Sunday, August 21, 2011

Voices

I've been hearing a lot of voices lately, but that was the plan. Part of my PhD project is about the quest (or lack thereof) for authenticity in voices in historical fiction, and now I can't read anything without seeing through that lens. It's a bit like when you're going to get a new car or a new dog, and suddenly the world is filled with that model or that breed. Except this will last for years. And is, thankfully, rather more interesting than ten year-old station wagons.

So here are some initial thoughts on a few voices I've heard recently.

Bethia Mayfield is the narrator of Geraldine Brooks' Caleb's Crossing. Brooks can enable her readers to hear a voice from the past with sublime felicity: her March is a tricky and unsympathetic narrator whose weakness and selfishness are difficult to bear but a joy to read. Bethia, on the other hand, is the opposite. the character is engaging, but her voice - I am very sorry to say - is uneven.
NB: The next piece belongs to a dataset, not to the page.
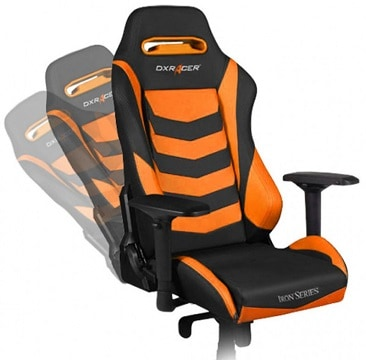 dx racer iron series
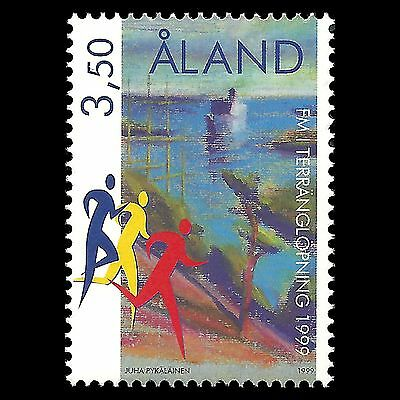 Aland 1999 - World Championship in Orienteering Ski Sports - Sc 160 MNH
I heard Brooks speak about the book recently, and she mentioned that she makes great use of the Oxford Historical Thesaurus. It shows*. The reader is happily meandering around the island with Bethia when we all trip over a word, and then another, which seem to be perfectly accurate in a historical sense but somehow out of time - out of tune - with all of Bethia's/Brooks' other words.

It's a very very tricky business, maintaining a voice that is palatable to the modern ear but somehow historically accurate - what Sarah Waters describes as "right enough - for us". Brooks almost always gets it right. Just not this time. Not quite.
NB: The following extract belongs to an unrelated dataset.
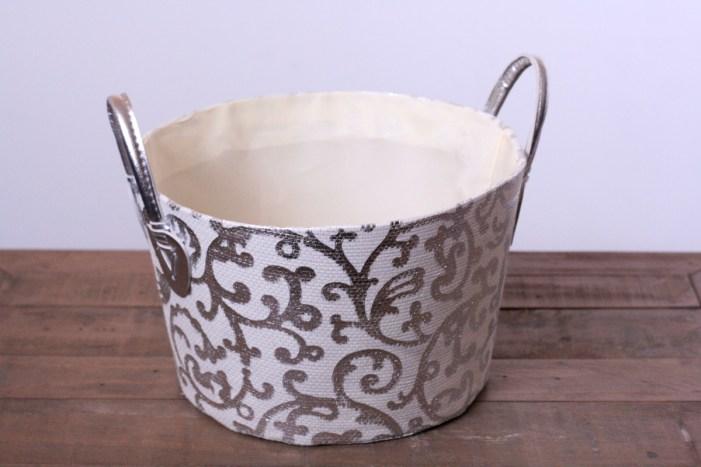 Damask Canvas Bucket from TJ Maxx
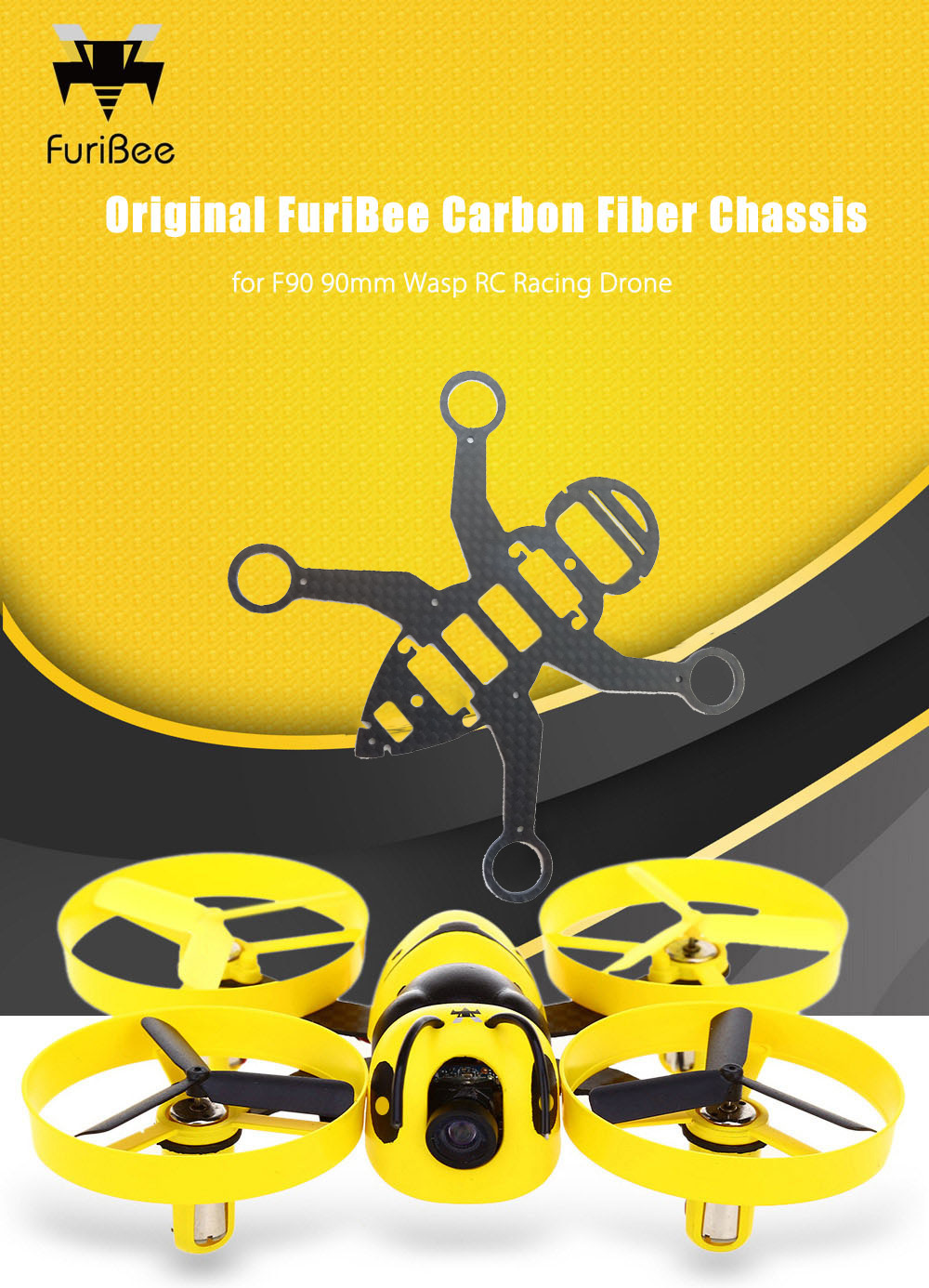 Original FuriBee Carbon Fiber Chassis for F90 90mm Wasp RC Racing Drone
In Room, Emma Donoghue's narrator is five year-old Jack, who lives in a small room with his Ma and that's the only world he knows. Hard to imagine a more difficult task for a writer - a credible five year-old voice, but also one whose world is so confined he simply doesn't realise, at the start of the book, that the things he sees on the television are real - and yet convey the entire action of a book, including some genuinely thrilling action - in that voice and world view.

But Donoghue manages it, beautifully. There may be the odd word that seems out of place, one or two concepts that Jack couldn't possibly know but it doesn't matter; it doesn't throw you out of the story. Anyway, as Jack says, "I know all the words".
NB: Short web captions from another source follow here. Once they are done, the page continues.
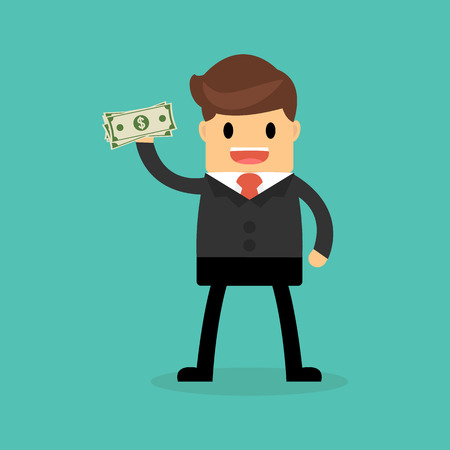 Businessman holding dollar. Funding, bribe, donation, payday concepts. Stock Illustratie
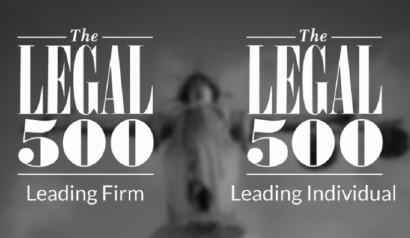 legal500_0-2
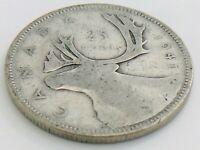 1941 Canada Twenty Five 25 Cent Quarter Silver Circulated George VI Coin K177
Finally, a TV series: Downton Abbey.

I love it. I do. But please: there is no way on earth that upstairs and downstairs ever collided and colluded so often and so intimately. After the Great War - perhaps. As people's lives were shattered by grief and missing, and as the men and women at the many Fronts discovered they could be friends or enemies across class and that death really didn't distinguish; then the social - if not economic - barriers in British society began to crumble. Or in a crisis, such as a corpse in your bedroom, yes, one might feel a trusted maid is the only place to turn.


Sybil: can't touch this


But it really does reek of narrative reshaping history for upstairs characters to confide in the servants, for maids to offer unsolicited personal advice, for there to be such informality and idle chatter in the house of an earl. An earl! Not a minor baronetcy, but one of the great titles in the kingdom. Perhaps I wouldn't mind the inaccuracy it it managed to be consistent, but it isn't. Some of the voices and relationships are consistent and some aren't. I don't mind the lovely daredevil Sybil being too egalitarian, but other characters on both sides waver in and out.


Yes, I am one of those people who shouts at the television or scoffs in the cinema at blatant rewriting of history. Don't get me started on Shekhar Kapur's versions of Elizabeth I, for example.


As if!

And if I huff "As if!" several times in one viewing, we are in trouble.

I'm afraid there have been many "As ifs" during the otherwise winning Downton Abbey, though it won't stop me watching it.


* [Later: that sounds more brutal than I meant it to. It's a terrific story.]